France hails Kurdish friendship on fifth anniversary of Paris terrorist attacks

On Friday, as France marked the fifth anniversary of the terrorist attacks that killed 130 people in Paris, it hailed the friendship of the Kurds.

WASHINGTON DC (Kurdistan 24) – On Friday, as France marked the fifth anniversary of the terrorist attacks that killed 130 people in Paris, it hailed the friendship of the Kurds.

“Today, we remember the attacks of November 13, 2015 in Paris and we do not forget the solidarity of our Kurdish friends,” the French Consulate General in Erbil tweeted, on Friday, along with a picture of the Erbil citadel lit up in the French tricolors five years ago.

The coordinated assaults, carried out by three groups of terrorists, were the most deadly attack on French soil since World War II.

They were also the most lethal attack in Europe since the March 11, 2004, terrorist attack on Madrid. The ten bombs on four commuter trains killed 193 people and were the deadliest assault in Spain since World War II. 

Evolution of Military Partnership with Kurdish Forces 

The attacks in Spain were claimed by al Qaida in Iraq, whose putative leader was a Jordanian, who used the nom de guerre, Abu Musab al-Zarqawi (he came from Zarqa, Jordan’s industrial center.)

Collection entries
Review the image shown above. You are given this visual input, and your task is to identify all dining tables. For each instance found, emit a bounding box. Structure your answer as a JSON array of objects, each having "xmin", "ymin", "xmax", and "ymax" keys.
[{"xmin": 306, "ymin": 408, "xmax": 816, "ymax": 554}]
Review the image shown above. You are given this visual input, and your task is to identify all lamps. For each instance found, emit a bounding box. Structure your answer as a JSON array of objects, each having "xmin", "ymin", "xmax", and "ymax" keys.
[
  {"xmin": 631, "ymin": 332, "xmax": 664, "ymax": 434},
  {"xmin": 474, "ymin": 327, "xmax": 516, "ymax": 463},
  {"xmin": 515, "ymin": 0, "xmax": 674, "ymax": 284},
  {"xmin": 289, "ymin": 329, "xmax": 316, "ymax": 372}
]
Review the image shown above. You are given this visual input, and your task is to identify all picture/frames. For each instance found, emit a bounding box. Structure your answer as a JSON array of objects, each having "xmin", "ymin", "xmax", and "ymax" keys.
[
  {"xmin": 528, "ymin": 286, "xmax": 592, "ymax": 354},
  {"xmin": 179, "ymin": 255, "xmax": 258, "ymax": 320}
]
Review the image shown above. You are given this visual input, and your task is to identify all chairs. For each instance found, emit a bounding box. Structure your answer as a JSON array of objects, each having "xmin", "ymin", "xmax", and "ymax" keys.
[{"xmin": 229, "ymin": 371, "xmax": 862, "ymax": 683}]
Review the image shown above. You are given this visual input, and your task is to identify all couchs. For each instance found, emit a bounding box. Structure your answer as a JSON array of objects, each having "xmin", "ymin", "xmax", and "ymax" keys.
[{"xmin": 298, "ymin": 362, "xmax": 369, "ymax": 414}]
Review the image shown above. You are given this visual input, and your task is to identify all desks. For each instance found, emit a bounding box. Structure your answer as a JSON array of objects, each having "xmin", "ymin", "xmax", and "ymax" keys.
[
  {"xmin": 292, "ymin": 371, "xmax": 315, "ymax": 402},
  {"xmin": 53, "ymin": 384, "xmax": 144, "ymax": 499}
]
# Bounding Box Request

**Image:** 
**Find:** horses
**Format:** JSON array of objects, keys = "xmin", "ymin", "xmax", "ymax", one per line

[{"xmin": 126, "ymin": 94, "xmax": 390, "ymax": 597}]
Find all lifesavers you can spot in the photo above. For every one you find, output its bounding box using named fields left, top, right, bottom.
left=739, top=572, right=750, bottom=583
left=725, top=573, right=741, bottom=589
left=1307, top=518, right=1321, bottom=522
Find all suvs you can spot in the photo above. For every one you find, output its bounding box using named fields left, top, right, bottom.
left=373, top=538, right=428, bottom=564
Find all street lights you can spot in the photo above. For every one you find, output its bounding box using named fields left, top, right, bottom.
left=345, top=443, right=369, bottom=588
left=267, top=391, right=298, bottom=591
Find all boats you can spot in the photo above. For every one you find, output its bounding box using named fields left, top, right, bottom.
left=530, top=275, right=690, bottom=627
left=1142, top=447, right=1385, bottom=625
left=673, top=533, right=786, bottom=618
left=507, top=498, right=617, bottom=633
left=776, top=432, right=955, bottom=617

» SET OF TASKS
#1 In the article on France's anniversary tribute to the Kurds, why did the Jordanian leader of al Qaida in Iraq go by the name al-Zarqawi? Answer in one to three sentences.
#2 Write the next part of the article on France's anniversary tribute to the Kurds, starting after its final sentence.

» ANSWERS TO THE TASKS
#1 Abu Musab al-Zarqawi was a nom de guerre. He took the name because he came from Zarqa, Jordan's industrial center.

#2
Zarqawi was in Afghanistan, when the US-led offensive there began after the 9/11 attacks. Zarqawi fled with several hundred other Arabs to Iraqi Kurdistan, where he joined forces with Ansar al-Islam—whose first leader, a Kurdish extremist, Mullah Krekar, is now serving prison time in Italy.

One of the first steps taken by the George W. Bush administration in preparation for the 2003 war in Iraq was to send CIA paramilitary teams to Kurdistan to work with the Peshmerga forces to eliminate Ansar al-Islam and remove the threat of an attack from the rear.

That story is detailed in two books: Operation Hotel California: the Clandestine War Inside Iraq, and The CIA War in Kurdistan: The Untold Story of the Northern Front in the Iraq War.  

Both describe what has become an enduring partnership between the US-led Coalition and the Kurdish forces that has now lasted for over 18 years—from the summer of 2002 (well before the Bush administration publicly said that it would overthrow Saddam Hussein) to the present day.

Even before the CIA teams arrived in Erbil, however, Zarqawi had left for Baghdad, purportedly for medical treatment. After the fall of Baghdad, he would emerge, as the face of a new terrorist group, al Qaida in Iraq (AQI.) He was killed in a 2006 US airstrike, and the subsequent “surge” in US troops seemed to defeat the insurgency in Iraq.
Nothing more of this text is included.